車載用マイコンが主力のルネサスで、数少ないアップルビジネスを手掛けるRSPの13年度の売上高は約660億円。営業利益率は約20%に上り、年間で百数十億円の営業利益をもたらすルネサスの隠れた“孝行息子”だった。

本社は豊洲に移転

 しかし、ルネサスの大株主である産業革新機構が「ボラティリティ(変動性)の高いスマートフォン向けビジネスを嫌った」(関係者)。主力のマイコン事業を除けば、日立の半導体部門をルーツとする稼ぎ頭の象徴だったRSPは、構造改革でルネサスから切り離されることが決まり、昨冬から売却先の選定が進められていた。

 優良子会社の売却とともに、ルネサスは構造改革で本社移転の準備も進めている。本社が入居する東京・大手町の日本ビルは、かつては日立の電力事業本部などもあった“日立色”の象徴ともいえる建物で、1980年代から日立の半導体部門の主力拠点だった。
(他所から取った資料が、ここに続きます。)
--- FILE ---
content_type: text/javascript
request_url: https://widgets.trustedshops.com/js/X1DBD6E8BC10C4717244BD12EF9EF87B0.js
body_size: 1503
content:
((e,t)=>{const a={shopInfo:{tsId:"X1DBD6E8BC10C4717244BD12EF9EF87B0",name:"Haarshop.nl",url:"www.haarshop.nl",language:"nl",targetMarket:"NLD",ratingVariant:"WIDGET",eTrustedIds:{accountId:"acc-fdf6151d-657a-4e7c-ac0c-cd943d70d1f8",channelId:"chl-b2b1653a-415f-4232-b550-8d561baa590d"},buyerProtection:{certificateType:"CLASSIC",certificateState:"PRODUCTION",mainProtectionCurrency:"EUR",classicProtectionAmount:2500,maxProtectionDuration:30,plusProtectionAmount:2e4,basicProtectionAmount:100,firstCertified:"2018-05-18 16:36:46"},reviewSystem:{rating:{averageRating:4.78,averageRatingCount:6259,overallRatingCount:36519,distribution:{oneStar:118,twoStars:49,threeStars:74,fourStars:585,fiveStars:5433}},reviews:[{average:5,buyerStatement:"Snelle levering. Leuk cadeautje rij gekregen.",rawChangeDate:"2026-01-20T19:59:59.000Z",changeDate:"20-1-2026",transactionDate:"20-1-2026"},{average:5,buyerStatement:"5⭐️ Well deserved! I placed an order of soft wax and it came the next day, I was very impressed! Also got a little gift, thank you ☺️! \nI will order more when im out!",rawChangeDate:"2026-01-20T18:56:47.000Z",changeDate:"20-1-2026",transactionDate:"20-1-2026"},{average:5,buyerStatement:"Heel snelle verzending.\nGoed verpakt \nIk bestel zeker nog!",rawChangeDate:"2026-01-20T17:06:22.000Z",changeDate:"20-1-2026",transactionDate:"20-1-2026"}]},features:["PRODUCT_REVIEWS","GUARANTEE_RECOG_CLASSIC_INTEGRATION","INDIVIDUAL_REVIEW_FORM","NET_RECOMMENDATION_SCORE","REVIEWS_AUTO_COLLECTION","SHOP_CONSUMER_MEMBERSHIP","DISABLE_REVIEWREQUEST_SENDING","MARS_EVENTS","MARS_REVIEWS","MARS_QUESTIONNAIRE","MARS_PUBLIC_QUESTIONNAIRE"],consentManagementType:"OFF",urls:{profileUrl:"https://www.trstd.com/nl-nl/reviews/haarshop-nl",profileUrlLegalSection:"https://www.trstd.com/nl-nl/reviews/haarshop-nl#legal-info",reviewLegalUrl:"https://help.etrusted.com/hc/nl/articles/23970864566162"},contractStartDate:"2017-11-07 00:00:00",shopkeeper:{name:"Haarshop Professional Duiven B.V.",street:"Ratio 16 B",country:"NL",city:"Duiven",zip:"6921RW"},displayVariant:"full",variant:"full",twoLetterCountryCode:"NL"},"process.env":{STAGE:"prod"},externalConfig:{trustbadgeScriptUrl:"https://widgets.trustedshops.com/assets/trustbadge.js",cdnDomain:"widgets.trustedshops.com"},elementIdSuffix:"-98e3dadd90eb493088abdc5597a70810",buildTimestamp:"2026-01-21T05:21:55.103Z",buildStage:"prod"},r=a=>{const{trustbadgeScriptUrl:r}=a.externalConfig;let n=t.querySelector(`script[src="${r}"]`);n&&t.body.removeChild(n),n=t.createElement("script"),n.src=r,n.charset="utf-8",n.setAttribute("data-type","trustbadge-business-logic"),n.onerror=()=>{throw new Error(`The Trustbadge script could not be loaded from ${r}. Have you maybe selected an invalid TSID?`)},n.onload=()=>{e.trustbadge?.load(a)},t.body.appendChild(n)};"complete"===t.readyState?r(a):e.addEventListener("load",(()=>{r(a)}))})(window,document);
 だが、長年過ごした日立ゆかりの地に別れを告げ、東京都江東区の豊洲駅周辺のビルへ本社を移転する方向で最終調整中。「賃料が現在の約8分の1になる」(ルネサス幹部)ことが決め手という。

 日立、三菱電機、NECの3社を母体とするルネサスでは「工場売却で日立が優遇されている」と出身母体間のやっかみも絶えなかった。今回の改革で生まれ変わりは進むか。